**EXERCISE AIM:**
Can you write out the entries below again, replacing "vertical post" with "upright pole" wherever it occurs and changing nothing else? Leave the pictures out of your answer.

**DATASET EXCERPTS:**
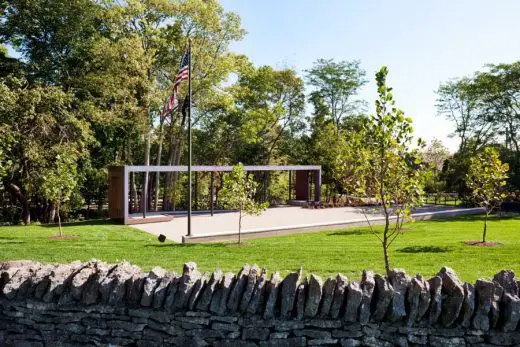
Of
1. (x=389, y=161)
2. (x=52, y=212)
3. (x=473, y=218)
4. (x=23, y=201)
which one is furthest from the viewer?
(x=473, y=218)

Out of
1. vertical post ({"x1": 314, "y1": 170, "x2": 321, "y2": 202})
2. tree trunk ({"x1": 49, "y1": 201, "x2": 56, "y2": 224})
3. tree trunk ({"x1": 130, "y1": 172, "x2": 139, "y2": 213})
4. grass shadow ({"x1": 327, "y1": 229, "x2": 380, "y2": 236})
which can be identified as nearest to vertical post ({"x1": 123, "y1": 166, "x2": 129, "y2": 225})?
tree trunk ({"x1": 49, "y1": 201, "x2": 56, "y2": 224})

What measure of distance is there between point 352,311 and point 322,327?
0.35 m

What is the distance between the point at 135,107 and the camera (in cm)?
2464

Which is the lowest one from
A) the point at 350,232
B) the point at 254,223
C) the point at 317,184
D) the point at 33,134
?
A: the point at 350,232

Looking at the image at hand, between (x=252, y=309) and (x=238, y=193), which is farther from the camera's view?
(x=238, y=193)

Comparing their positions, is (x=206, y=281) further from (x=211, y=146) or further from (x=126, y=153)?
(x=211, y=146)

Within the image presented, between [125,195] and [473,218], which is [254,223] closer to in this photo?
[125,195]

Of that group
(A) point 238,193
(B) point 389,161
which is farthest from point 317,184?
(B) point 389,161

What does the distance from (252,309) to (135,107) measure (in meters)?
21.7

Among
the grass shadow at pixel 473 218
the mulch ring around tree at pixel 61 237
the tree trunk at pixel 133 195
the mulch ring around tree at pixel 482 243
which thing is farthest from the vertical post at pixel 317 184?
the mulch ring around tree at pixel 61 237

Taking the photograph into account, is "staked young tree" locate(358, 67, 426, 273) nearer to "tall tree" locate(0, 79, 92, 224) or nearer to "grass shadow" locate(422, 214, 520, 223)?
"tall tree" locate(0, 79, 92, 224)

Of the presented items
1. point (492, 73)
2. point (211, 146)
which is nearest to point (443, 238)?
point (211, 146)

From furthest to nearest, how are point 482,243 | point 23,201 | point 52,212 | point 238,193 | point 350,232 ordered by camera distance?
point 52,212
point 23,201
point 350,232
point 238,193
point 482,243

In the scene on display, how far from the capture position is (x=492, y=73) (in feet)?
117
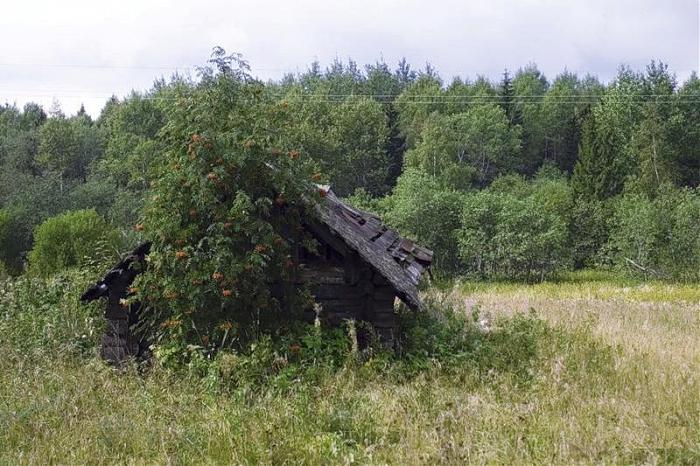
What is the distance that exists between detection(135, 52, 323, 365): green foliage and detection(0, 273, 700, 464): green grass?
95 cm

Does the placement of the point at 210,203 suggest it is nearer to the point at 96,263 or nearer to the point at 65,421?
the point at 65,421

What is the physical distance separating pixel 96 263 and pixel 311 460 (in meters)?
10.9

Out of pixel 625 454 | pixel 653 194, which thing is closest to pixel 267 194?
pixel 625 454

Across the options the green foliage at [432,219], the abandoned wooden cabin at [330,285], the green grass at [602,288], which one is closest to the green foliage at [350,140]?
the green foliage at [432,219]

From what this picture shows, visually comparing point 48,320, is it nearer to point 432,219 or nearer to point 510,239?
point 510,239

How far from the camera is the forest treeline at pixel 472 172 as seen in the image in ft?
120

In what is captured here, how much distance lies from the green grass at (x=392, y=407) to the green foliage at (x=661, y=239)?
90.7 feet

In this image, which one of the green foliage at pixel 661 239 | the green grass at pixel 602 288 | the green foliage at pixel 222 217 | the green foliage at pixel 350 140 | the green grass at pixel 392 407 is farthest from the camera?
the green foliage at pixel 350 140

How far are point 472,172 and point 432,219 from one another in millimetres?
20303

**REPLY:**
Of
1. (x=389, y=161)
2. (x=52, y=212)
3. (x=473, y=218)
4. (x=23, y=201)
which one is furthest from the viewer?
(x=473, y=218)

Out of
1. upright pole ({"x1": 314, "y1": 170, "x2": 321, "y2": 202})
2. tree trunk ({"x1": 49, "y1": 201, "x2": 56, "y2": 224})
3. tree trunk ({"x1": 130, "y1": 172, "x2": 139, "y2": 213})
4. grass shadow ({"x1": 327, "y1": 229, "x2": 380, "y2": 236})
which can be identified as nearest to upright pole ({"x1": 123, "y1": 166, "x2": 129, "y2": 225})?
tree trunk ({"x1": 49, "y1": 201, "x2": 56, "y2": 224})

What measure of distance is there between point 352,311 and point 322,327?
0.35 m

What is the distance between the point at 135,107 and the camera (in cm)?
2464

Which is the lowest one from
A) the point at 350,232
B) the point at 254,223
C) the point at 317,184
D) the point at 33,134
?
A: the point at 350,232

Looking at the image at hand, between (x=252, y=309) and (x=238, y=193), which is farther from the camera's view?
(x=238, y=193)

Comparing their positions, is (x=206, y=281) further from (x=211, y=146) or further from (x=126, y=153)?
(x=211, y=146)

Within the image presented, between [125,195] and [473,218], which is [254,223] closer to in this photo?
[125,195]

Of that group
(A) point 238,193
(B) point 389,161
which is farthest from point 317,184?
(B) point 389,161

What does the distance from (252,309) to (135,107) measure (in meters)?
21.7

Among
the grass shadow at pixel 473 218
the mulch ring around tree at pixel 61 237
the tree trunk at pixel 133 195
the mulch ring around tree at pixel 482 243
which thing is farthest from the upright pole at pixel 317 184?
the mulch ring around tree at pixel 61 237

Taking the photograph into account, is "staked young tree" locate(358, 67, 426, 273) nearer to "tall tree" locate(0, 79, 92, 224) or nearer to "grass shadow" locate(422, 214, 520, 223)?
"tall tree" locate(0, 79, 92, 224)

Of the presented items
1. point (492, 73)
2. point (211, 146)
which is nearest to point (443, 238)?
point (211, 146)

From furthest to nearest, how are point 482,243 | point 23,201 | point 52,212 | point 238,193 | point 350,232 ordered by camera distance?
point 52,212
point 23,201
point 350,232
point 238,193
point 482,243

In the scene on display, how far from the capture position is (x=492, y=73) (in feet)?
117
What is the distance that exists between detection(135, 52, 323, 365): green foliage and detection(0, 273, 700, 464): green grass?
95 cm

Does the placement of the point at 210,203 suggest it is nearer to the point at 96,263 or nearer to the point at 65,421?
the point at 65,421

What is the physical distance separating pixel 96 263 and pixel 311 460 (in meters)?
10.9

Out of pixel 625 454 | pixel 653 194, which thing is closest to pixel 267 194?
pixel 625 454

Across the options the green foliage at [432,219], the abandoned wooden cabin at [330,285], the green grass at [602,288], which one is closest to the green foliage at [350,140]?
the green foliage at [432,219]

From what this picture shows, visually comparing point 48,320, is it nearer to point 432,219 or nearer to point 510,239?
point 510,239

How far from the camera is the forest treeline at pixel 472 172 as seen in the image in ft?
120

In what is captured here, how much distance lies from the green grass at (x=392, y=407) to the green foliage at (x=661, y=239)?
90.7 feet

In this image, which one of the green foliage at pixel 661 239 | the green grass at pixel 602 288 | the green foliage at pixel 222 217 | the green foliage at pixel 350 140 | the green grass at pixel 392 407 is farthest from the camera?
the green foliage at pixel 350 140

How far are point 472,172 and point 432,219 from one another in millimetres?
20303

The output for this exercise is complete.